◆ Extract:

================

Repeating nanostructures on the petals of certain flowers help to attract bees, scientists have shown. Parallel folds in each epidermal-cell’s cuticle – the protective coating on the petal surface – approximate diffraction gratings but with a degree of disorder that preferentially scatters blue–ultraviolet (UV) light.
Many bee species are particularly sensitive to light in the blue–UV range, since correspondingly coloured flowers often make especially rewarding foraging targets. Pigments responsible for this colouration are difficult to produce, however, and most flowering plants lack the necessary genetic and biochemical machinery. Now, though, researchers at the University of Cambridge, UK, led by Edwige Moyroud, along with collaborators at the Royal Botanic Gardens, propose that the evolution of a few diverse species of flowering plants has converged on photonic nanostructures as a solution.
Some level of irregularity is to be expected in natural structures, but it was not known if this is a necessary feature or merely a side effect of biological development. To test the importance of pattern disruption, the researchers used finite-difference time-domain (FDTD) calculations to model the effect of different degrees of disorder on the optical response.
Perfectly periodic gratings produced an iridescent effect with diffraction peaks determined by the wavelength. When the pattern was disrupted to an extent similar to that seen in the natural nanostructures, however, diffraction-induced iridescence disappeared, leaving a response dominated by scattered blue–UV light. The effect was consistent over a wide range of grating parameters, meaning all the flowers studied showed a similar “blue halo”, despite significant differences in structure at the nanoscale.

================

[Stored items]
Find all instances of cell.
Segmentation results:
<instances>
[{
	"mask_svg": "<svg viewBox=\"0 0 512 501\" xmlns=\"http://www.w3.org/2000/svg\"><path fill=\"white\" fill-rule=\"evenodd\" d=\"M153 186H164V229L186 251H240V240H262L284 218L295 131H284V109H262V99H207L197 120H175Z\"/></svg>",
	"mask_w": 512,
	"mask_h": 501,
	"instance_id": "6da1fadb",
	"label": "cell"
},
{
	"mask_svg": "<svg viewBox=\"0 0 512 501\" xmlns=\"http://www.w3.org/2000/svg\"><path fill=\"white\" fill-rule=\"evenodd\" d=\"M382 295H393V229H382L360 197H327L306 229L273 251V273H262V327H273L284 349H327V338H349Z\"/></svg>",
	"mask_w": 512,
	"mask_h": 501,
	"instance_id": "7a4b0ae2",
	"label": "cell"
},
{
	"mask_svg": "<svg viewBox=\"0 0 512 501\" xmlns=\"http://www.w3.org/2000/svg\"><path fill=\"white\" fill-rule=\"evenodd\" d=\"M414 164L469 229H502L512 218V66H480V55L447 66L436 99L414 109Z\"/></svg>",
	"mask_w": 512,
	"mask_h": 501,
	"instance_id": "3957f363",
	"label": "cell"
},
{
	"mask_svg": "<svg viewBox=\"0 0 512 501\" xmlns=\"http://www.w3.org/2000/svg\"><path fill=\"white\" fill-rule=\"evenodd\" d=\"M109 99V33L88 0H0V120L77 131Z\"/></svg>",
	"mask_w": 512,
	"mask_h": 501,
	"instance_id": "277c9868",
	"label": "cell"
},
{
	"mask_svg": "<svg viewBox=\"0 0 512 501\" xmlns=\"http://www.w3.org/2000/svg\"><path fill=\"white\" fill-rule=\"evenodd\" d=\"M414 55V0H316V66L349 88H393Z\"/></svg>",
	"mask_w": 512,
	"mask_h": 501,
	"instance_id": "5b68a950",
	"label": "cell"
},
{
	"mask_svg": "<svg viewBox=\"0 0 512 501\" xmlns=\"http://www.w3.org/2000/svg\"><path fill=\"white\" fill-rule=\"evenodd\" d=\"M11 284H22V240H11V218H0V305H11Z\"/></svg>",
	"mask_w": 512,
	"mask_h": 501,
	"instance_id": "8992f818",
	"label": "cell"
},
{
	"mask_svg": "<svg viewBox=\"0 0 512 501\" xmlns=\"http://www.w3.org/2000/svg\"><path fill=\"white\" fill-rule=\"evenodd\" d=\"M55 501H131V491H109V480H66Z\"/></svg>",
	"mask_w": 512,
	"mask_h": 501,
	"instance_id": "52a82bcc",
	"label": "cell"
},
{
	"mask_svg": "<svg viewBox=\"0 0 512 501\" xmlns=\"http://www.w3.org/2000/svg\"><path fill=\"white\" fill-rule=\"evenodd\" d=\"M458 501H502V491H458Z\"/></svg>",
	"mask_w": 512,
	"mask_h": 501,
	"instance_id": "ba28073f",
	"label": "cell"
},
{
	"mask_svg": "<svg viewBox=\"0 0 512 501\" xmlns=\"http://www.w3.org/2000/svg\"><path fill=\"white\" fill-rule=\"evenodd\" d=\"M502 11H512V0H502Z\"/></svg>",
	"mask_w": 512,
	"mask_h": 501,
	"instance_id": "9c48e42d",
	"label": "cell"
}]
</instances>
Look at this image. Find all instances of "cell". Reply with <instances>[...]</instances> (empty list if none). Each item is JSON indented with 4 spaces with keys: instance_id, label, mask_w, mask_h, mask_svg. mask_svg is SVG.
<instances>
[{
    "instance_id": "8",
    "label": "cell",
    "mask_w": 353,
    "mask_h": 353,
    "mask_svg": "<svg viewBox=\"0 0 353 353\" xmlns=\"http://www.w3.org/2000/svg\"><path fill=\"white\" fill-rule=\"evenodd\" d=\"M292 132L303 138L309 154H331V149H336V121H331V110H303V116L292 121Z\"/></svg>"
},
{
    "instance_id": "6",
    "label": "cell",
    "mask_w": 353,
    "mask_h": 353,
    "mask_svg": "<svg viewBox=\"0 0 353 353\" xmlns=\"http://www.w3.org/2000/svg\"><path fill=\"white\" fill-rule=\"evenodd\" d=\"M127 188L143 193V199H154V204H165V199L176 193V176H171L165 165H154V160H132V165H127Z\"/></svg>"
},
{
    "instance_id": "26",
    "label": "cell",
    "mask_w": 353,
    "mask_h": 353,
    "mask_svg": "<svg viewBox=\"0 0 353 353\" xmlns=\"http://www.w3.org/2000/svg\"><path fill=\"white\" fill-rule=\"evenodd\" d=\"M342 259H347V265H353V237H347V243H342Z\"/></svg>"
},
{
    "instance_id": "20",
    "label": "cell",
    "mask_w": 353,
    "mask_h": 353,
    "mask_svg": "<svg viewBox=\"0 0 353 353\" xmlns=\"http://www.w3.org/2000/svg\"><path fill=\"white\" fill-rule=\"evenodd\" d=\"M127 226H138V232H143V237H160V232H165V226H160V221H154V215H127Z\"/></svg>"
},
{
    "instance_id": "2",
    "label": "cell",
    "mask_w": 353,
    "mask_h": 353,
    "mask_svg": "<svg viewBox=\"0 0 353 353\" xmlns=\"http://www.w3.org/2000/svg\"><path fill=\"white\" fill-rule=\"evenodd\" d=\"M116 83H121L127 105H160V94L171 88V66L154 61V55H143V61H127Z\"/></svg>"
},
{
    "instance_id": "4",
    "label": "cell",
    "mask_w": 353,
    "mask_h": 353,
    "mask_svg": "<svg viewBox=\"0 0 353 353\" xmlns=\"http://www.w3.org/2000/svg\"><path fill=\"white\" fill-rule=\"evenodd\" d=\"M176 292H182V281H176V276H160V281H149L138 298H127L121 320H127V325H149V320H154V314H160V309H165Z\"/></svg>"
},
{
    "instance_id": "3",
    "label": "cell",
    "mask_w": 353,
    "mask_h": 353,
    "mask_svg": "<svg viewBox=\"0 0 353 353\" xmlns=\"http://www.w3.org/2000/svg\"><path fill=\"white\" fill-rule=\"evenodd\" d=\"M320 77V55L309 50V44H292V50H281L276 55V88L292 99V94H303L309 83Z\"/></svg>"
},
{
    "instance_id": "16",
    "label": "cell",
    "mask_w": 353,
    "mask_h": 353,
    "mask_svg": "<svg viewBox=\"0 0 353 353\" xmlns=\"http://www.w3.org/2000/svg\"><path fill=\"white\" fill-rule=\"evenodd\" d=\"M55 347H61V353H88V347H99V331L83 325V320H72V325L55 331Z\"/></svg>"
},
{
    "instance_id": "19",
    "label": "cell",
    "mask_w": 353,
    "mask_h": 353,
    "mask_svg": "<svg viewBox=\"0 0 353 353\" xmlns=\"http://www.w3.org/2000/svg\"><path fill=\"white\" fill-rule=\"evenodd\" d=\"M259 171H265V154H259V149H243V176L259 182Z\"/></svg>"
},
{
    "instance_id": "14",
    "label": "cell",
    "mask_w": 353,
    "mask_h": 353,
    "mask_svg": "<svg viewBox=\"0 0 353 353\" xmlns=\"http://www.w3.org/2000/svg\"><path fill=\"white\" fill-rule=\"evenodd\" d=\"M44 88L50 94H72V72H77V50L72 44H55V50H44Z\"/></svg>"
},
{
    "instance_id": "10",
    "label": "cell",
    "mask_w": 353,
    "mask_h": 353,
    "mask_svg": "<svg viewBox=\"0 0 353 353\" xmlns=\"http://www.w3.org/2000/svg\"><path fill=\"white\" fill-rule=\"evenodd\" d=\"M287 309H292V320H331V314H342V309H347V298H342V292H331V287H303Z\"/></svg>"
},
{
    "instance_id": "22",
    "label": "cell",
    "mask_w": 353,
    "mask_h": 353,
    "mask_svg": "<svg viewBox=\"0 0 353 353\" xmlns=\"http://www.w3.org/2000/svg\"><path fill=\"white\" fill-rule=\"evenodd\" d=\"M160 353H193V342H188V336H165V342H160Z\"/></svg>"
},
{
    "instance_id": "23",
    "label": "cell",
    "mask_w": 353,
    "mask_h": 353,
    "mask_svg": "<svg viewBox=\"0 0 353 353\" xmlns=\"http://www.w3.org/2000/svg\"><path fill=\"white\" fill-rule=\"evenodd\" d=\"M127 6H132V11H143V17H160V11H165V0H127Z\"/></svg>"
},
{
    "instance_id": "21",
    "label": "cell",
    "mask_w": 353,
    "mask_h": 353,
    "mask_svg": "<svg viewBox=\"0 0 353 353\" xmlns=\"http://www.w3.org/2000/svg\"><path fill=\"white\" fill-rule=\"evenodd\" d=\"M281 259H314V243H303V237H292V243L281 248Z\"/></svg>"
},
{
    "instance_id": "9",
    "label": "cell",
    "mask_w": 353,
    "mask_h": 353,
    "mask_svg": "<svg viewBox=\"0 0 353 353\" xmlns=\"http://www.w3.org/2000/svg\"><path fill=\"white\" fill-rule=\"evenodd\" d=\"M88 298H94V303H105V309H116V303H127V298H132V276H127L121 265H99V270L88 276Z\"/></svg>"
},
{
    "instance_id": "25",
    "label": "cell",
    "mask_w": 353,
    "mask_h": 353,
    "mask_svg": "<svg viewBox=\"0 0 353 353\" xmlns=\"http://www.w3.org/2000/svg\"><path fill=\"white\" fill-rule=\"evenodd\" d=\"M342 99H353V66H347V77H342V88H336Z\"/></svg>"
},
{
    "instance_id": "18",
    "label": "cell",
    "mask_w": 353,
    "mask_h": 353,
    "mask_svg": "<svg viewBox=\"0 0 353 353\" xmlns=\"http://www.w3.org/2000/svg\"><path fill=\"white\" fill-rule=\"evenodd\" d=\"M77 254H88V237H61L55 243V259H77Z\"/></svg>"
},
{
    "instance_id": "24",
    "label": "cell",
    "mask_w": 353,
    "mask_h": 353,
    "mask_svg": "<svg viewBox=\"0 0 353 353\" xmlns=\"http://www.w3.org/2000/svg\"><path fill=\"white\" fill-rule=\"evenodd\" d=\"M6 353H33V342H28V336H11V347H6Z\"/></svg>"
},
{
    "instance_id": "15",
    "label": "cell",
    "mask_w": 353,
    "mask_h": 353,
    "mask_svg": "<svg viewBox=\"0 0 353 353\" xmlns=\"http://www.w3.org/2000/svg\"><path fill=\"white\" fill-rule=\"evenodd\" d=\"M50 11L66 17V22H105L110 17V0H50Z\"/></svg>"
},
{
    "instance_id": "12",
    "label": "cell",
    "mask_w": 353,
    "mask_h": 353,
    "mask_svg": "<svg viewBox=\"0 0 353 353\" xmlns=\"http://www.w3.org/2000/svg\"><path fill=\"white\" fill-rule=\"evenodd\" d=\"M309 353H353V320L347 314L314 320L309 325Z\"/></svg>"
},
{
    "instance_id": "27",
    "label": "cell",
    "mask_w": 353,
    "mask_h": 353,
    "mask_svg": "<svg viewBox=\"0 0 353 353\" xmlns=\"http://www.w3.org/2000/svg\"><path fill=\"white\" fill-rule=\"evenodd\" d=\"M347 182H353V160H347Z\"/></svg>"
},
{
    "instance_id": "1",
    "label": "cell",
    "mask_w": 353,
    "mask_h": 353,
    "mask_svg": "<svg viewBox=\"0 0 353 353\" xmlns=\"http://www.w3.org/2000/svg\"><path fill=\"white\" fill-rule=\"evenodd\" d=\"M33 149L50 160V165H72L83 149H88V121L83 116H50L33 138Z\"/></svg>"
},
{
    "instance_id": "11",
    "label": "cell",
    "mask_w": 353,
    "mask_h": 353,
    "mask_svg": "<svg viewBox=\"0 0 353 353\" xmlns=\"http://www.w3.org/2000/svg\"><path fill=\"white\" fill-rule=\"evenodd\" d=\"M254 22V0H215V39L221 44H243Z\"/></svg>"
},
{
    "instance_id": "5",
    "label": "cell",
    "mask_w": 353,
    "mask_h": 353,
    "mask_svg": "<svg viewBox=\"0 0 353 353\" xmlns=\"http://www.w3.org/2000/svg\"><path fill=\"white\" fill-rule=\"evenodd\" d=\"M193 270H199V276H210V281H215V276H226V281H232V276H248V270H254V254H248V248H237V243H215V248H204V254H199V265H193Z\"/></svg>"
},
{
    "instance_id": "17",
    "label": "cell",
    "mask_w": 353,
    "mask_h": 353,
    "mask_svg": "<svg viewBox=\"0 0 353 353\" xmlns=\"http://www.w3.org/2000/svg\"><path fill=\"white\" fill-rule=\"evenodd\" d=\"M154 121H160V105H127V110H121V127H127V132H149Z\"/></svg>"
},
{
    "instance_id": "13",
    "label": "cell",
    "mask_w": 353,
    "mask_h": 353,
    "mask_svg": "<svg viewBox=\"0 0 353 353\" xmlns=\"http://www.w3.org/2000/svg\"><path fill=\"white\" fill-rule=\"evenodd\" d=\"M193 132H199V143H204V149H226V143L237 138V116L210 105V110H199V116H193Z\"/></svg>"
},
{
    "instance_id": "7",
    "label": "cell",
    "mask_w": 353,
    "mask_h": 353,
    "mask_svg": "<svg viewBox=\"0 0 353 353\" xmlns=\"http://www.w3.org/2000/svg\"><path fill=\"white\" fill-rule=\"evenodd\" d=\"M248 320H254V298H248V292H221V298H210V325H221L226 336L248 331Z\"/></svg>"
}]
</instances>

================

◆ What this exercise asks:
(A) Answer the following questions using the article on petal nanostructures and bees:
(i) Who led the University of Cambridge researchers?
(ii) What type of calculations did the researchers use to model the effect of disorder on the optical response?
(iii) What did perfectly periodic gratings produce?
(B) Retype the portion of the article on petal nanostructures that begins with the words containing "Some level of" and ends with "the optical response.".
(C) Extend the article on bee-attracting petal nanostructures, beginning after its final sentence.

◆ List of answers:
(A)
(i) Edwige Moyroud
(ii) Finite-difference time-domain (FDTD) calculations
(iii) An iridescent effect with diffraction peaks determined by the wavelength

(B)
Some level of irregularity is to be expected in natural structures, but it was not known if this is a necessary feature or merely a side effect of biological development. To test the importance of pattern disruption, the researchers used finite-difference time-domain (FDTD) calculations to model the effect of different degrees of disorder on the optical response.

(C)
To investigate if the effect is meaningful in the real world, the researchers made artificial flowers with a range of background pigments and nanostructures, including perfectly periodic gratings and flower-like disordered gratings. Bumblebees trained to seek a sucrose solution as a reward (in preference to an undesirable punishment solution) learned to discriminate between smooth and nanostructured surfaces, but were quicker to respond to the disordered blue-halo pattern. The bumblebees seemed able to spot a blue halo against any background colour, with yellow and black flowers discovered as efficiently as all-blue flowers. Blue haloes on already blue flowers had little effect on behaviour.
It is not known if natural photonic structures can attract other insect pollinators, or whether other plants use the effect for different purposes.
Full details of the research are published in Nature.